Other then clothing, we advise you to have carried with you a pair of sunglasses, spare contact lenses, a pair of casual shoes, extra camera films and other accessories.
The photographic opportunities on all trips are immense. You will also wish to record the local people, their houses and shops etc. Always ask by gesture if it is ok to do so. Don’t take your destination as living museum. While visiting Dzong, Monasteries, Religious institutions and Museums, please follow your guide’s instruction carefully and always ask your guide if it ok to take pictures in those areas. Slide film is more difficult to find. Bring enough batteries if you use lithium batteries.
Buying and selling of antiques is strictly forbidden in the Kingdom. You may buy country’s postage stamps for your own collection, hand woven fabrics, woven baskets, wood made products as bowls, status and etc, handmade paper, scroll paintings (Thangkas) and other available goods.
In general, tipping is neither compulsory nor there is any fixed amount and the bottom line in determining whether and how much to tip is to ask yourself how much the individual did to make your travel more enjoyable.
In Bhutan, electricity runs 220/240 volts.
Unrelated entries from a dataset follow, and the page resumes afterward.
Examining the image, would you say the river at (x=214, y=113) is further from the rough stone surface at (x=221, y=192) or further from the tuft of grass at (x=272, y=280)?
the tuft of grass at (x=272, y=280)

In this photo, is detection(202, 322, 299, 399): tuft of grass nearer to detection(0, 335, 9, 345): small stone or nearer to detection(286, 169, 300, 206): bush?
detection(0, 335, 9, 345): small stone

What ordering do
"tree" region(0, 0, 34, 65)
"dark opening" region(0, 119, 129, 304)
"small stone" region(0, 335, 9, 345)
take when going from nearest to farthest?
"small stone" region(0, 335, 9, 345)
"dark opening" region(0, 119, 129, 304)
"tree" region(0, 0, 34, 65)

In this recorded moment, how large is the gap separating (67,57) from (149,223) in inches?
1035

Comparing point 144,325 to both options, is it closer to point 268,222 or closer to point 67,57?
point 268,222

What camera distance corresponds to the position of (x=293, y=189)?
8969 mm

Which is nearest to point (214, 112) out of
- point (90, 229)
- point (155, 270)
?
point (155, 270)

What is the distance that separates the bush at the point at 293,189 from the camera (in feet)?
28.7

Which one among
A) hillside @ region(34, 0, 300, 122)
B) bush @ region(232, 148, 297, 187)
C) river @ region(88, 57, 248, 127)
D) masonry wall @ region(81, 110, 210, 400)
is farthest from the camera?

If you do bring electrical appliances, take along an international converter kit complete with a set of adapter plugs.
Smoking or Use of Tobacco Products
Use of Tobacco products is prohibited and illegal in Bhutan. If you are a tobacco user, then you are allowed to get few amounts for your personal usage after you pay 200% tax. We would let you know more on your inquiry about this.